(Passage choisi)
★ ★ ★ ★ ★

C’est pourquoi dix projets pilotes ont été retenus. Ceux-ci permettent de construire des passerelles entre le local et le global, l’abstraction standardisée et les études de cas concrètes ; en d’autres termes, et pour reprendre ceux d’Achille Davy-Rigaux, ils permettent de résoudre la difficulté « d’adopter des standards communs sans niveler les spécificités de chaque projet ».
Outre leur mission de coordonner les différentes faces de Polifonia et de mettre en synergie tous ces chercheurs provenant de différents horizons, les deux musicologues de l’Iremus travaillent eux-mêmes au projet « Tonalities », qui explore l’organisation interne du langage musical tonal et pré-tonal en Europe occidentale. Ce pilote a pour objectif de mettre en lumière l’histoire du langage musical, tout en essayant de montrer à quel point la perception de cette évolution dépend des grilles de lecture théoriques, historiques et philosophiques adoptées.

★ ★ ★ ★ ★

(Consignes)
1. D'après le passage sur Polifonia, combien de projets pilotes ont été retenus ?
2. Réécrivez le passage sur Polifonia de « Outre leur mission » à « et philosophiques adoptées. » en remplaçant « musicologues » par « spécialistes ».
3. Écrivez la suite du passage sur Polifonia à partir de sa dernière phrase.
Les lignes n'ont aucun rapport avec le passage sur Polifonia.

(Bloc de données)
★ ★ ★ ★ ★

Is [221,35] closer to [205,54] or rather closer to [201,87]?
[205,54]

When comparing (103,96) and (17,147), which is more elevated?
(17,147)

★ ★ ★ ★ ★

(Réponses)
1. Dix projets pilotes ont été retenus.

2.
Outre leur mission de coordonner les différentes faces de Polifonia et de mettre en synergie tous ces chercheurs provenant de différents horizons, les deux spécialistes de l’Iremus travaillent eux-mêmes au projet « Tonalities », qui explore l’organisation interne du langage musical tonal et pré-tonal en Europe occidentale. Ce pilote a pour objectif de mettre en lumière l’histoire du langage musical, tout en essayant de montrer à quel point la perception de cette évolution dépend des grilles de lecture théoriques, historiques et philosophiques adoptées.

3.
Malgré le travail colossal qu’il leur faut accomplir, les deux chercheurs – qui collaborent dans le cadre de ce projet avec Thomas Bottini, Philippe Cathé et Marco Gurrieri, également membres de l’Iremus – se veulent optimistes, car ils espèrent que la méthodologie scientifique et les innovations techniques développées pour Polifonia pourront, à terme, servir l’ensemble des sciences humaines et sociales. Sous cet angle, Polifonia apparaît comme une « plaque tournante » de la recherche, un véritable « carrefour entre différentes disciplines » selon Achille Davy-Rigaux. Son collègue abonde dans le même sens. Pour Christophe Guillotel-Nothmann, Polifonia confronte une question cruciale en sciences humaines et sociales : dans ce type de recherche, « on ne produit pas seulement des observations quantifiables, mais on conçoit des méthodes et des approches qui nous permettent de vérifier des hypothèses qualitatives et de confronter nos points de vue interprétatifs ». En mêlant standardisation de données et approches exploratoires singulières, Polifonia pourrait devenir le « laboratoire de cette question épistémologique » qu’il appelle de ses vœux.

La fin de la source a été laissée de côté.